El líder indígena explica que en el país no existen políticas y leyes encaminadas a erradicar el racismo y la discriminación, tal como ocurre en Ecuador y México. "Por lo que creemos que el racismo ha permeado todos los niveles del Estado".

Pop, experto de la ONU, coincide con Itzep y señala que prueba de ello es que el racismo y la discriminación se ven reflejados en el ámbito político, ya que este gobierno solamente cuenta con embajadores indígenas en Noruega y Cuba.

"Es necesario trabajar de la mano de los pueblos, quienes saben cuáles son las soluciones que necesitan a sus problemas; debemos dejar de creernos dueños unos de otros; debemos eliminar a toda vista la exacerbada homogeneización que pretende vernos y medirnos con la misma vara, cuando históricamente no hemos padecido el mismo trato por parte del Estado", manifiesta Giraca.

Aumenta cultura de denuncia

María Trinidad Gutiérrez, coordinadora de la Codisra, explica que no todo es malo en el país porque existen avances puntuales en el tema de discriminación, y esto se evidencia en el aumento de la cultura de denuncia por este delito.

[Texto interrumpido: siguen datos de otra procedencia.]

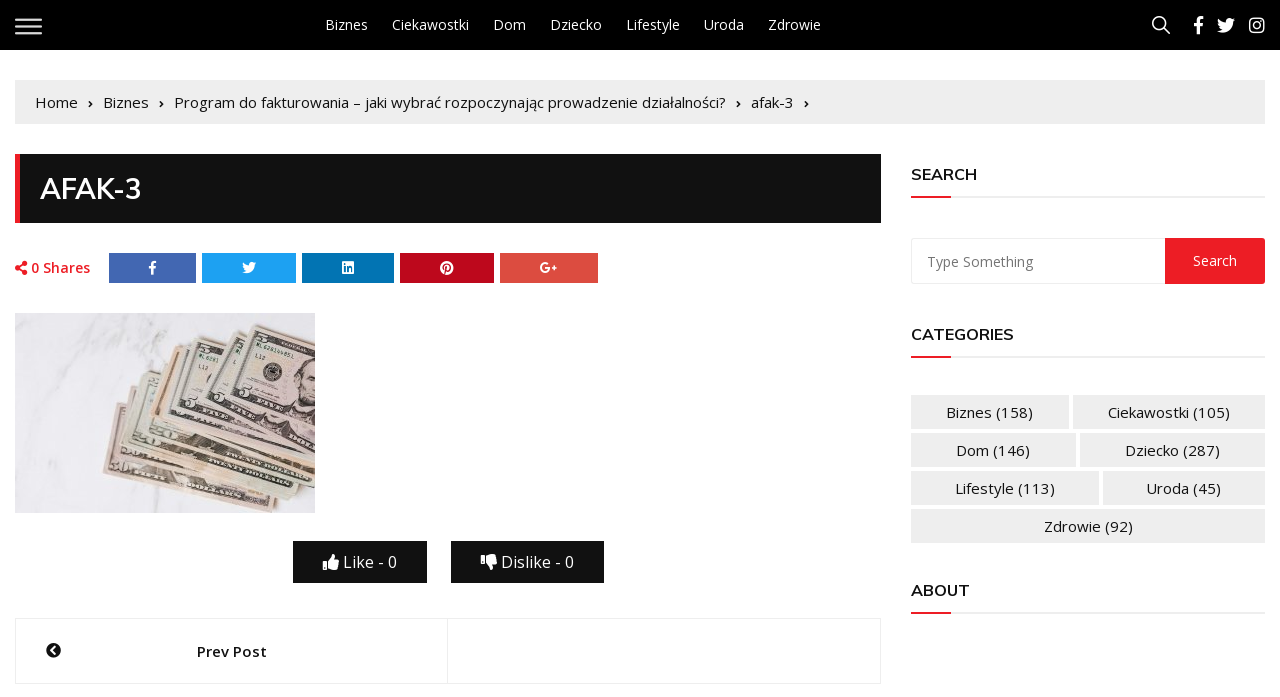

--- FILE ---
content_type: text/css
request_url: https://www.incognitor.pl/wp-content/themes/everest-news-pro/style.css?ver=6.3.1
body_size: 453
content:
/*!
Theme Name: Everest News Pro
Theme URI: https://everestthemes.com/themes/everest-news-pro/
Author: everestthemes
Author URI: https://everestthemes.com/
Description: Everest News Pro is a popular full featured professional premium WordPress theme. Everest News Pro is a modern, clean and fully-responsive theme for live events and latest breaking news. Everest News Pro is a great choice for online news, magazines and blogs.It also include a wide range of functionality with different banner design templates.Speed, SEO, security, likes, dislikes, views count, comments, Live event and social integration are some of the features of Everest News. Start writing, publishing, advertising, sharing live event in minutes.
Version: 1.2.1
Requires at least: 4.8.0
Tested up to: 6.2
Requires PHP: 5.6
License: GNU General Public License v2 or later
License URI: http://www.gnu.org/licenses/gpl-2.0.html
Text Domain: everest-news-pro
Tags: custom-background, custom-logo, custom-menu, featured-images, threaded-comments, translation-ready, one-column, two-columns, blog, right-sidebar, theme-options, footer-widgets, left-sidebar, grid-layout, post-formats, custom-header, news

This theme, like WordPress, is licensed under the GPL.
Use it to make something cool, have fun, and share what you've learned with others.

Everest News Pro WordPress Theme, Copyright (C) 2019, everestthemes.
Everest News Pro is distributed under the terms of the GNU GPL

Normalizing styles have been helped along thanks to the fine work of
Nicolas Gallagher and Jonathan Neal https://necolas.github.io/normalize.css/
*/
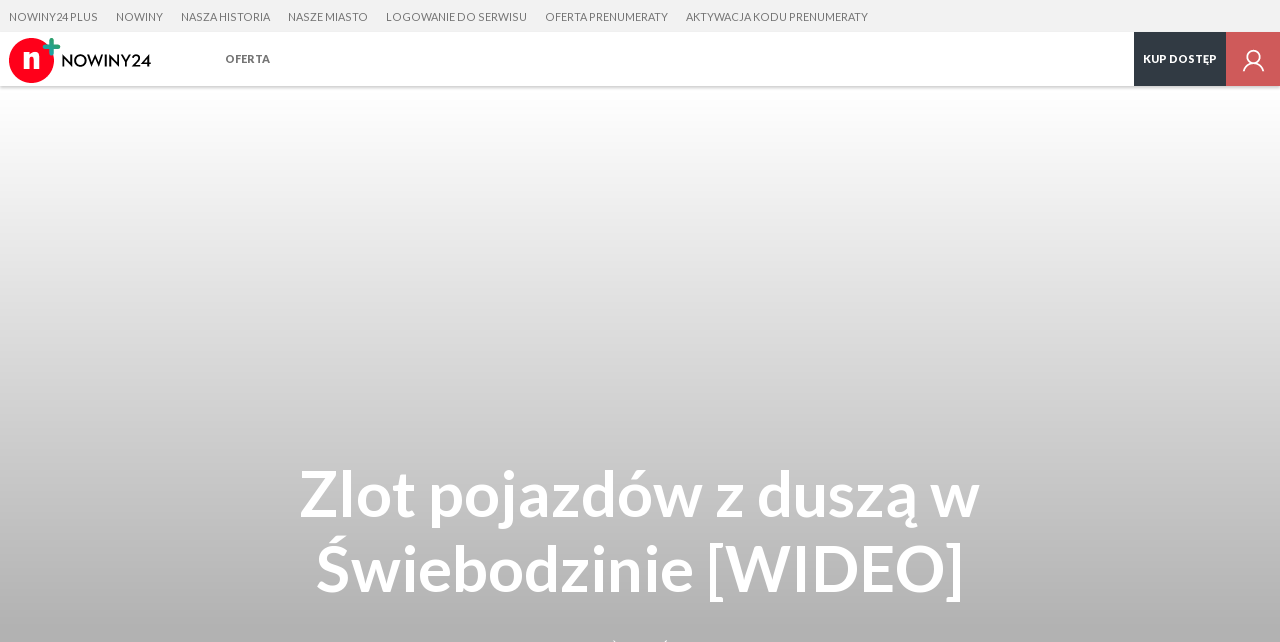

--- FILE ---
content_type: application/javascript
request_url: https://s-pt.ppstatic.pl/lib/bdaosn/v1.0.0/js/ads/gemius/g.ad.adserver.adsrv/reklama.js
body_size: -145
content:
var pp_adblock_is_off = true;
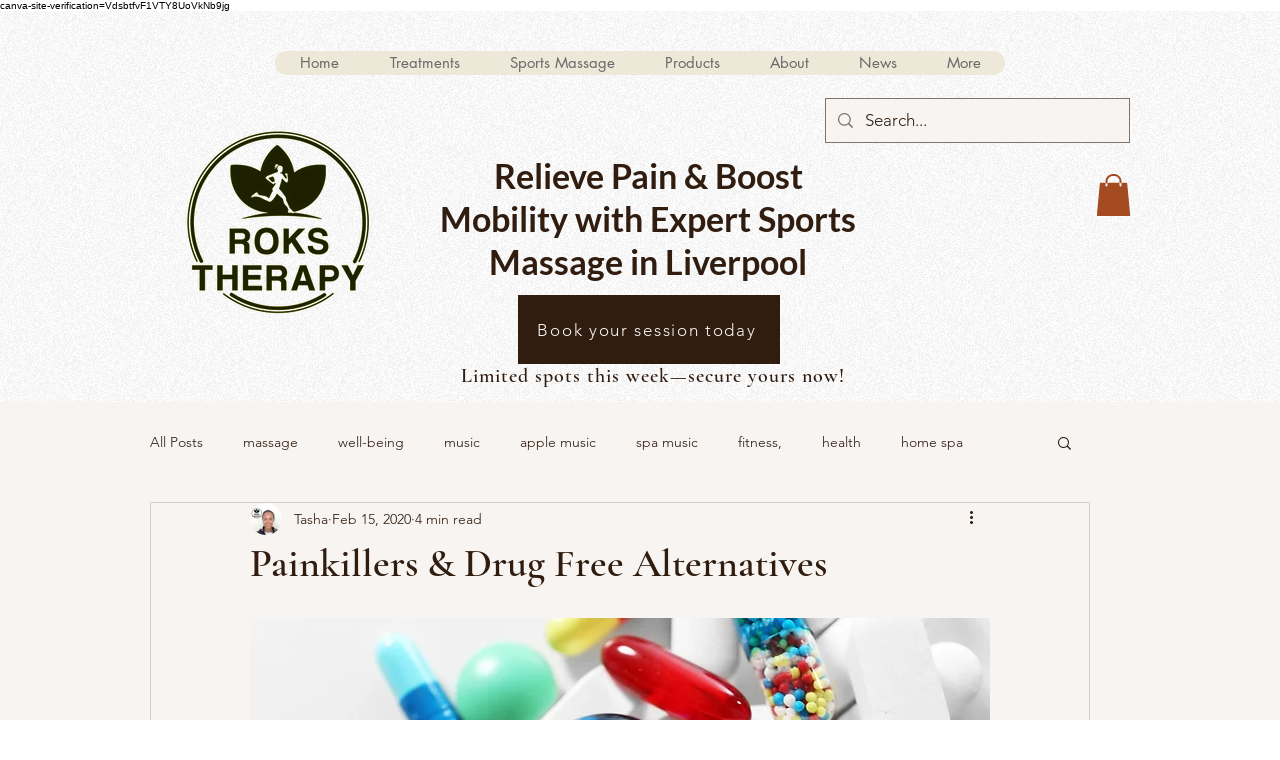

--- FILE ---
content_type: text/html; charset=utf-8
request_url: https://www.google.com/recaptcha/api2/aframe
body_size: 267
content:
<!DOCTYPE HTML><html><head><meta http-equiv="content-type" content="text/html; charset=UTF-8"></head><body><script nonce="iQ1zbCYXO76SSotAw82FCA">/** Anti-fraud and anti-abuse applications only. See google.com/recaptcha */ try{var clients={'sodar':'https://pagead2.googlesyndication.com/pagead/sodar?'};window.addEventListener("message",function(a){try{if(a.source===window.parent){var b=JSON.parse(a.data);var c=clients[b['id']];if(c){var d=document.createElement('img');d.src=c+b['params']+'&rc='+(localStorage.getItem("rc::a")?sessionStorage.getItem("rc::b"):"");window.document.body.appendChild(d);sessionStorage.setItem("rc::e",parseInt(sessionStorage.getItem("rc::e")||0)+1);localStorage.setItem("rc::h",'1768085576363');}}}catch(b){}});window.parent.postMessage("_grecaptcha_ready", "*");}catch(b){}</script></body></html>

Según la funcionaria, en los últimos dos años se incrementó el número de denuncias por discriminación. En 2012 se registraron 122 casos, los cuales fueron remitidos al Ministerio Público (MP); en lo que va de 2014 se reportan 40 denuncias, las cuales se diligencian y se busca llegar hasta las últimas instancias para sentar precedentes.

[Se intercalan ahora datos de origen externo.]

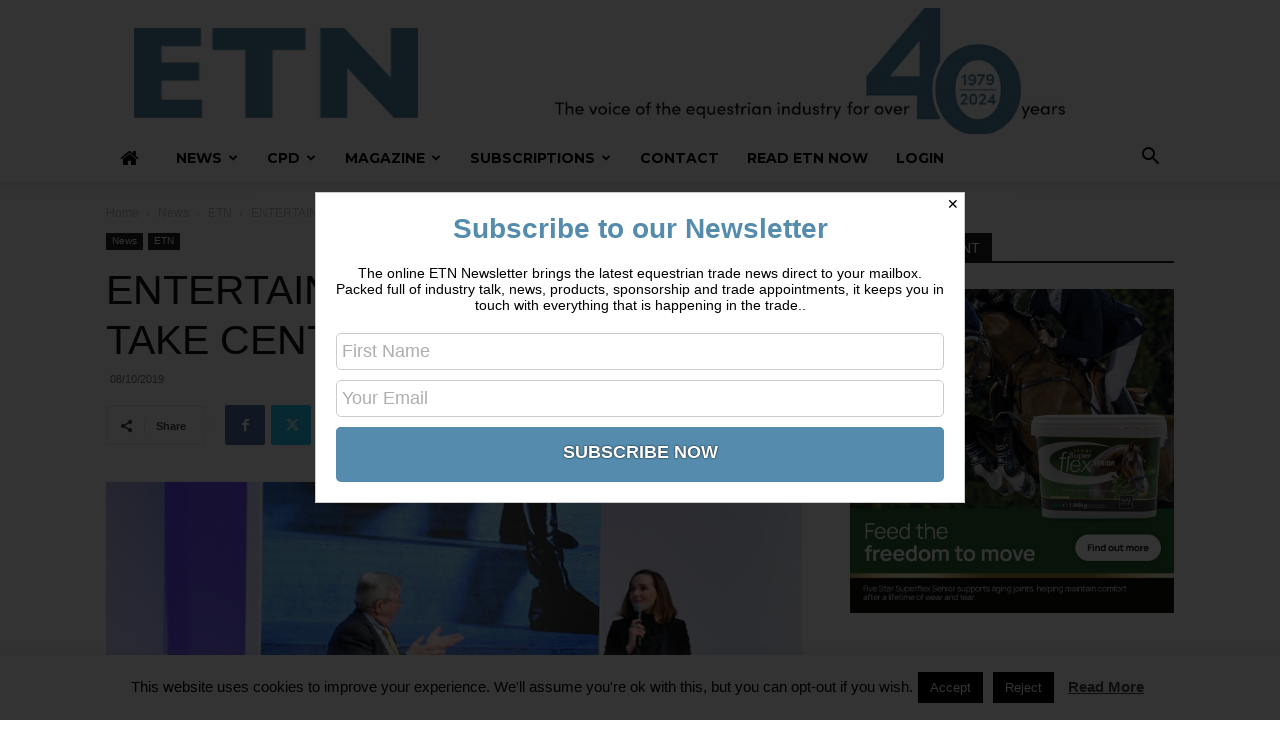

--- FILE ---
content_type: text/html; charset=UTF-8
request_url: https://www.equestriantradenews.com/wp-admin/admin-ajax.php?td_theme_name=Newspaper&v=12.7.1
body_size: -76
content:
{"1803":236}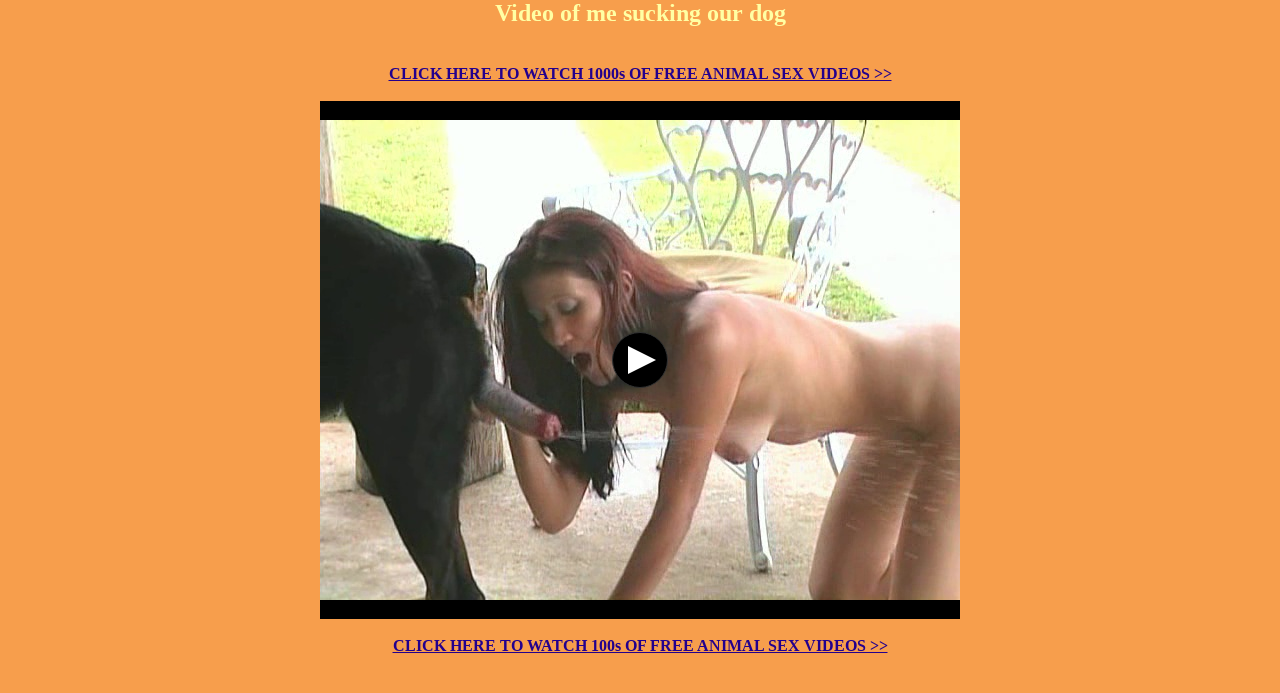

--- FILE ---
content_type: text/html
request_url: http://xxxpower.net/play/Video-of-me-sucking-our-dog/1218867600/48a6558e9270c/
body_size: 1126
content:
<!DOCTYPE HTML PUBLIC "-//W3C//DTD HTML 4.01 Transitional//EN">
<html>
<head>
	<title>Video-of-me-sucking-our-dog</title>
	<style>
	body {color:#FFFFA4;background:#F79E4C;}
a {color:#23008D;font-size:16px;font-family: Trebuchet MS;font-weight:700;}
img {padding-left:20px;padding-right:20px;border-left:3px solid #C5D5DA;border-right:3px solid #C5D5DA}
			</style>
	<base target=_blank>
</head>
<body topmargin="0">
<div align=center>
<h2>Video of me sucking our dog</h2>

<br><a href="http://zootube365.com">CLICK HERE TO WATCH 1000s OF FREE ANIMAL SEX VIDEOS >></a>
<br><br>
	

	<script type="text/javascript" src="/jwplayer/jwplayer.js"></script>
	<script type="text/javascript">jwplayer.key="gTbKT6hthSahC7+u2f533lbREGJbZR70kDvOMg==";</script>
	<div id="myElement">Loading the player...</div>

<script type="text/javascript">
    jwplayer("myElement").setup({
		autostart : false,
		'controlbar.position': "bottom",
		'controlbar.idlehide': "false",
		file: "http://vid.xxxpower.net/flv/1b5ca42de9eaba4ab113c2bdefbedd72/69067a83/0808/16/48a6558e9270c/48a6558e9270c.mp4",
		type: "mp4",
        image: "http://vid.xxxpower.net/flv/thumbs/thumb_48a6558e9270c.jpg",
		width:640,
		height:518
		
    });
</script>
	
	
<br><a href="http://zootube365.com">CLICK HERE TO WATCH 100s OF FREE ANIMAL SEX VIDEOS >></a>
<br><br>
</div>
<script defer src="https://static.cloudflareinsights.com/beacon.min.js/vcd15cbe7772f49c399c6a5babf22c1241717689176015" integrity="sha512-ZpsOmlRQV6y907TI0dKBHq9Md29nnaEIPlkf84rnaERnq6zvWvPUqr2ft8M1aS28oN72PdrCzSjY4U6VaAw1EQ==" data-cf-beacon='{"version":"2024.11.0","token":"7ddcd275d2644f1c9715be1700105262","r":1,"server_timing":{"name":{"cfCacheStatus":true,"cfEdge":true,"cfExtPri":true,"cfL4":true,"cfOrigin":true,"cfSpeedBrain":true},"location_startswith":null}}' crossorigin="anonymous"></script>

El incremento en el número de denuncias se debe a que Codisra cuenta con un sistema integrado en el cual se le brinda apoyo psicológico, se canaliza la denuncia y se acompaña el proceso, explica Gutiérrez.

La funcionaria considera que desde el Gobierno se han producido avances importantes; entre ellos, la incorporación en la Ley del Presupuesto Gubernamental de un indicador para los pueblos indígenas. Además, se aprobó la Política Pública de Pueblos Indígenas del Consejo Nacional de Desarrollo Urbano y Rural (Conadur), y el 31 de marzo se celebra la primera sesión del Gabinete de Pueblos Indígenas.

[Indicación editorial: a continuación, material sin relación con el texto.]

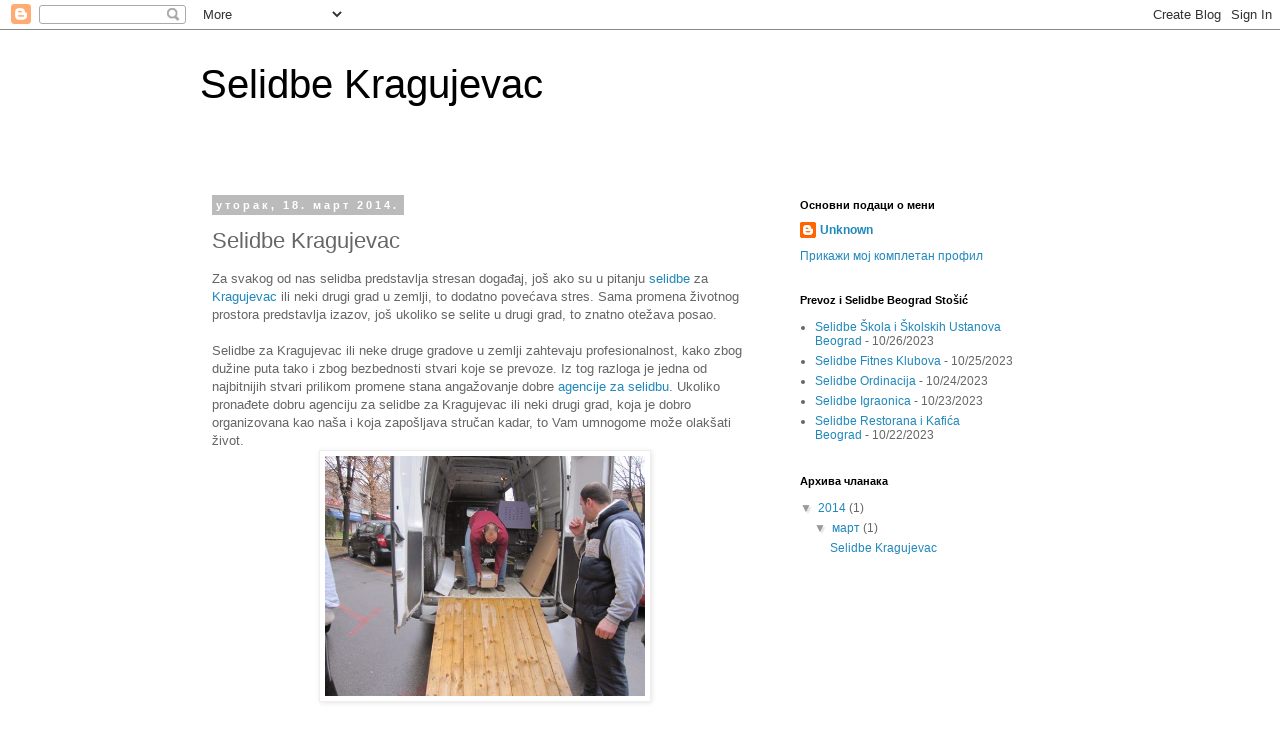

--- FILE ---
content_type: text/javascript; charset=UTF-8
request_url: https://selidbekragujevac.blogspot.com/2014/03/selidbe-kragujevac.html?action=getFeed&widgetId=Feed1&widgetType=Feed&responseType=js&xssi_token=AOuZoY4xQFl5kyPN46DGNO2LBFpfxQMesA%3A1768391561237
body_size: 134
content:
try {
_WidgetManager._HandleControllerResult('Feed1', 'getFeed',{'status': 'ok', 'feed': {'entries': [{'title': 'Selidbe \u0160kola i \u0160kolskih Ustanova Beograd', 'link': 'https://selidbe-stosic.com/selidbe-skola-i-skolskih-ustanova-beograd/', 'publishedDate': '2023-10-26T13:31:48.000-07:00', 'author': 'admin'}, {'title': 'Selidbe Fitnes Klubova', 'link': 'https://selidbe-stosic.com/selidbe-fitnes-klubova/', 'publishedDate': '2023-10-25T08:30:14.000-07:00', 'author': 'admin'}, {'title': 'Selidbe Ordinacija', 'link': 'https://selidbe-stosic.com/selidbe-ordinacija/', 'publishedDate': '2023-10-24T13:25:50.000-07:00', 'author': 'admin'}, {'title': 'Selidbe Igraonica', 'link': 'https://selidbe-stosic.com/selidbe-igraonica/', 'publishedDate': '2023-10-23T08:13:19.000-07:00', 'author': 'admin'}, {'title': 'Selidbe Restorana i Kafi\u0107a Beograd', 'link': 'https://selidbe-stosic.com/selidbe-restorana-i-kafica-beograd/', 'publishedDate': '2023-10-22T11:37:33.000-07:00', 'author': 'admin'}], 'title': 'Selidbe Sto\u0161i\u0107'}});
} catch (e) {
  if (typeof log != 'undefined') {
    log('HandleControllerResult failed: ' + e);
  }
}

Pop, dice que hay una débil lucha en contra de la discriminación y el racismo en el país, y aunque hoy existe una conciencia sobre la realidad "aún es débil y no logra ser la fuerza transformadora de las relaciones entre indígenas y no indígenas y convertirnos en un país plural y tolerante".

Contradicción de país

El experto de la ONU señala que existe una contradicción de la visión que se tiene de Guatemala en el ámbito internacional, especialmente en Nueva York. Esto, porque el país se dimensiona como parte de ese grupo de naciones que luchan por los pueblos indígenas.

Sin embargo, los informes que recibe la ONU demuestran que la realidad de los pueblos indígenas es otra y que el país se caracteriza por ser altamente deficiente, constante e histórico violador de los derechos humanos de los pueblos Maya, Xinka y Garífuna.

Política, economía e identidad

Ante el panorama cargado de racismo y discriminación en la sociedad, los pueblos Maya, Xinkas y Garífunas han tenido que plantear otras vías para hacerse escuchar y visibilizar, según Pop. Algunas de ellas son la insistencia desde la población misma en el apropiamiento de su identidad; asimismo, la insistencia en la participación político-partidista y el desempeño de cargos en los gobiernos de turno reclamando su identidad. Por último, la participación económica en productos primarios y economía informal, con lo cual controlan la cadena de comercialización.

El excomisionado Volvito Ramos afirma que la vía para alcanzar el respeto y reconocimiento es la económica, y ahora muchos mayas participan en actividades de producción de bienes intermedios y de agroexporación. Pero falta mucho por recorrer en el tema.